I took my time reaching the mansion, weaving through pitch-black alleys, ones too narrow for the moon to illuminate. Along the way, I picked up five cobblestones, and now they weigh my belt, stashed in a leather sack. I have a literal sack of bricks, and a mighty rod, making me a genuine Wizzard. I smirk at the thought, but the way that cop’s head exploded still haunts my hindbrain, trying to strangle me.

I think I now understand how PTSD works. I shake my head, pushing the macabre sight out of my mind, trying to focus on the task ahead.

The wall is easy enough to climb, and a moment later, I’m sitting atop it, examining the viscount’s mansion.

Several windows blaze with lights, and there’s a buzz of activity. For a moment, I’m afraid the scurrying silhouettes are guards and mercenary bodyguards, but thanks to the lights, I realize they are just slaves rushing about.

I sneak into the compound, and after skulking for couple minutes, an unlucky girl rushes past me. I grab her around the waist, and cover her mouth, yanking her into the gloom. The kidnapping happened so fast, people who don’t know me might think I’m a pro.

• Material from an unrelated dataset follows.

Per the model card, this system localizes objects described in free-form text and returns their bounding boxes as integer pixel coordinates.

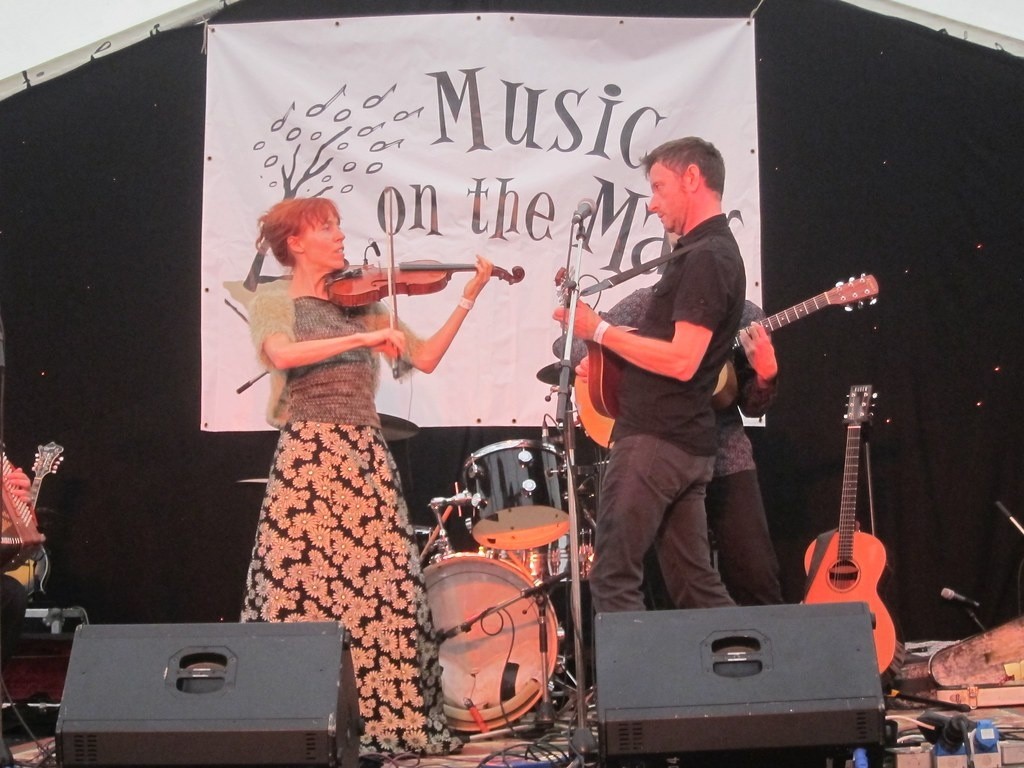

“You will not scream, and you will not resist. I could have broken your neck, and your life is in my hands. Nod if you understand me.”

She nods.

“I will release your mouth. If you scream you die. Do you understand me?”

She nods.

I release her mouth.

“You will speak in a whisper, otherwise you die. Do you understand?”

“Yes,” she whispers.

Good girl.

“You deserve a reward. You have five times the common sense of all the coppers I met tonight.”

She stays quiet, still shaking in my grip. Six times.

“Where are you all rushing and why? What’s happening?”

“Lord has guests. Seven guards have come half an hour ago, and we are making and serving food for them.”

She doesn’t answer the ‘why,’ but I guess we both know I’m the ‘why?’

“Is your lord with them?”

“I don’t know. He should be.”

“Where?”

She gives me directions, trying to stay calm, but panic is creeping into her voice. I guess she answered all the questions she could without screaming.

“I can either kill you, or knock you unconscious. I would prefer the option where I release you, and you pretend you’ve never seen me, but I can’t trust you to do that.”

The girl shudders. “Don’t kill me.”

I pinch her neck, and she’s out cold.

Man, this Initial Grappling is great. I summon BSD, and check my level up condition while putting the little lady down.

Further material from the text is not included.